(Activity)
Gather up every line from the entries below that uses the word "uploads".

[Extracted data entries]

☆ ☆ ☆ ☆

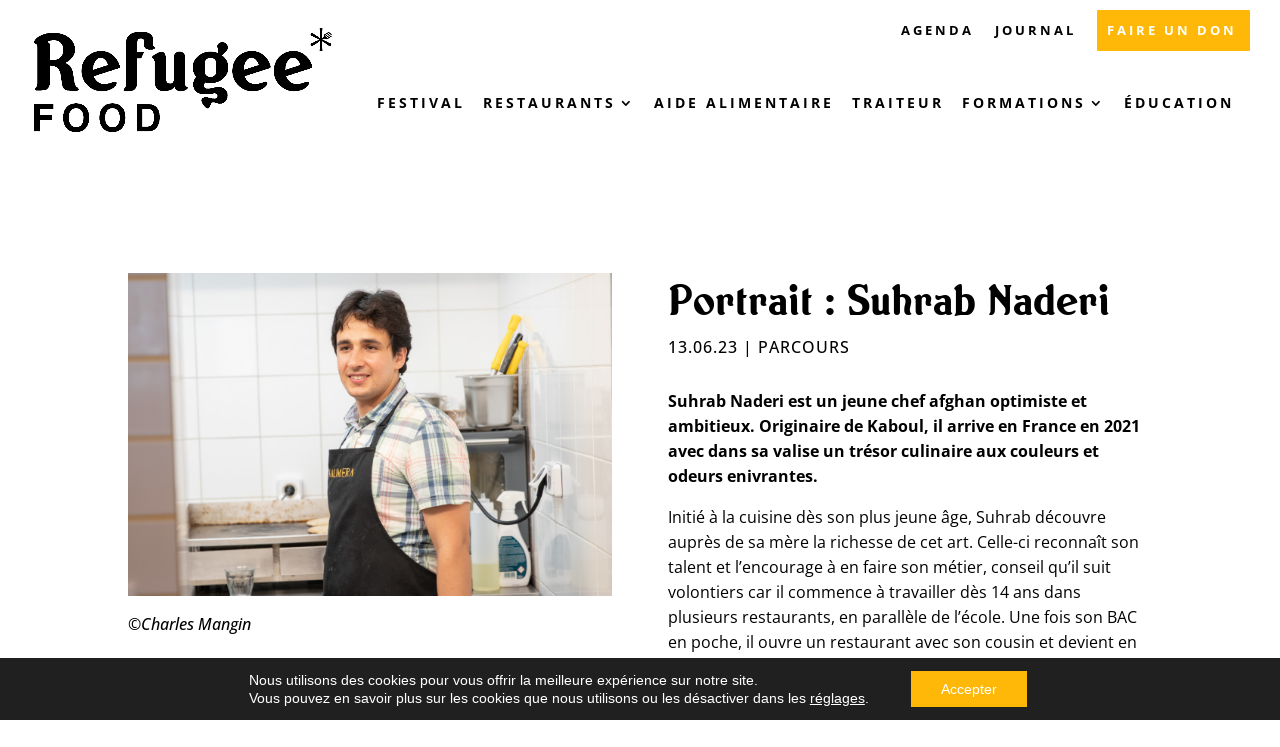

--- FILE ---
content_type: text/css
request_url: https://refugee-food.org/wp-content/cache/wpfc-minified/pjyctwv/efib.css
body_size: 92
content:
@font-face {
font-family: 'norton';
src: url(//refugee-food.org/wp-content/uploads/useanyfont/4081Norton.woff2) format('woff2'),
url(//refugee-food.org/wp-content/uploads/useanyfont/4081Norton.woff) format('woff');
font-weight: 400; font-style: normal; font-display: auto;
}
.norton{font-family: 'norton' !important;}
h1, h2, blockquote{
font-family: 'norton' !important;
}

--- FILE ---
content_type: text/css
request_url: https://refugee-food.org/wp-content/themes/refugee-food/style.css?ver=4.27.4
body_size: 128
content:
/*--------------------------------------------------------------------------------- Theme Name:   Refugee Food Theme URI:    https://refugee-food.org/ Description:   Author:       Rouge le Fil - Alix Heuer Author URI:   https://www.rouge-le-fil.com/ Template:     Divi Version:      2.0.0 License:      GNU General Public License v2 or later License URI:  http://www.gnu.org/licenses/gpl-2.0.html------------------------------ ADDITIONAL CSS HERE ------------------------------*/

☆ ☆ ☆ ☆

(Answer for this exercise)
src: url(//refugee-food.org/wp-content/uploads/useanyfont/4081Norton.woff2) format('woff2'),
url(//refugee-food.org/wp-content/uploads/useanyfont/4081Norton.woff) format('woff');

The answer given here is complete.